§ **Exercise requirements**
Locate the line with "Spatially speaking, which of" in the material. Copy that line and each one after it, through the last, exactly and with nothing else.

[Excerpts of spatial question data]

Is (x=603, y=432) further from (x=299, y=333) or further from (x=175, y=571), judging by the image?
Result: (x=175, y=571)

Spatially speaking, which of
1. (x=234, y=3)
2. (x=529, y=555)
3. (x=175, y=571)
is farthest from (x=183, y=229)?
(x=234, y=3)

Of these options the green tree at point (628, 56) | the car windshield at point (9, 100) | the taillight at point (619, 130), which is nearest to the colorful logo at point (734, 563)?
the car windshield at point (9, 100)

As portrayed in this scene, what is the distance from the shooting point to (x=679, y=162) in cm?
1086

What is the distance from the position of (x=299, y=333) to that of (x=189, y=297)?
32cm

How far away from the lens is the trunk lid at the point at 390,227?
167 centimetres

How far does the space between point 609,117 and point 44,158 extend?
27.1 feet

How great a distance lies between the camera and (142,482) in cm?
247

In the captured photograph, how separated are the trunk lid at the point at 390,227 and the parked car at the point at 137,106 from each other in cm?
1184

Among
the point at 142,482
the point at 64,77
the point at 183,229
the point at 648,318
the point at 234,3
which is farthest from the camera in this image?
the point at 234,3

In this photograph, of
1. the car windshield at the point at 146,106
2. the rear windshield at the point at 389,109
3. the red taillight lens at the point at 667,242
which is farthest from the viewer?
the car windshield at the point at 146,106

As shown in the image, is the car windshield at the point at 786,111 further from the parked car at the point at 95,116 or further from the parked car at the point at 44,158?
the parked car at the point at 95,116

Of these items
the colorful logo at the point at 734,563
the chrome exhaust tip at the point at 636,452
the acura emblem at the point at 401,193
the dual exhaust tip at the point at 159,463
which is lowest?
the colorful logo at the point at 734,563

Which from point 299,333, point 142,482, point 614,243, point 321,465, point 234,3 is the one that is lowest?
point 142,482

§ **Output for this task**
Spatially speaking, which of
1. (x=234, y=3)
2. (x=529, y=555)
3. (x=175, y=571)
is farthest from (x=183, y=229)?
(x=234, y=3)

Of these options the green tree at point (628, 56) | the car windshield at point (9, 100) | the taillight at point (619, 130), which is nearest to the colorful logo at point (734, 563)?
the car windshield at point (9, 100)

As portrayed in this scene, what is the distance from the shooting point to (x=679, y=162) in cm?
1086

What is the distance from the position of (x=299, y=333) to that of (x=189, y=297)?
32cm

How far away from the lens is the trunk lid at the point at 390,227?
167 centimetres

How far does the space between point 609,117 and point 44,158 extend?
27.1 feet

How great a distance lies between the camera and (142,482) in cm?
247

In the captured photograph, how separated are the trunk lid at the point at 390,227 and the parked car at the point at 137,106 from each other in cm?
1184

Among
the point at 142,482
the point at 64,77
the point at 183,229
the point at 648,318
the point at 234,3
which is farthest from the camera in this image?
the point at 234,3

In this photograph, of
1. the car windshield at the point at 146,106
2. the rear windshield at the point at 389,109
3. the red taillight lens at the point at 667,242
which is farthest from the viewer?
the car windshield at the point at 146,106

As shown in the image, is the car windshield at the point at 786,111 further from the parked car at the point at 95,116 or further from the parked car at the point at 44,158?
the parked car at the point at 95,116

Of these items
the colorful logo at the point at 734,563
the chrome exhaust tip at the point at 636,452
the acura emblem at the point at 401,193
the dual exhaust tip at the point at 159,463
which is lowest?
the colorful logo at the point at 734,563

Which from point 299,333, point 142,482, point 614,243, point 321,465, point 234,3 is the one that is lowest?
point 142,482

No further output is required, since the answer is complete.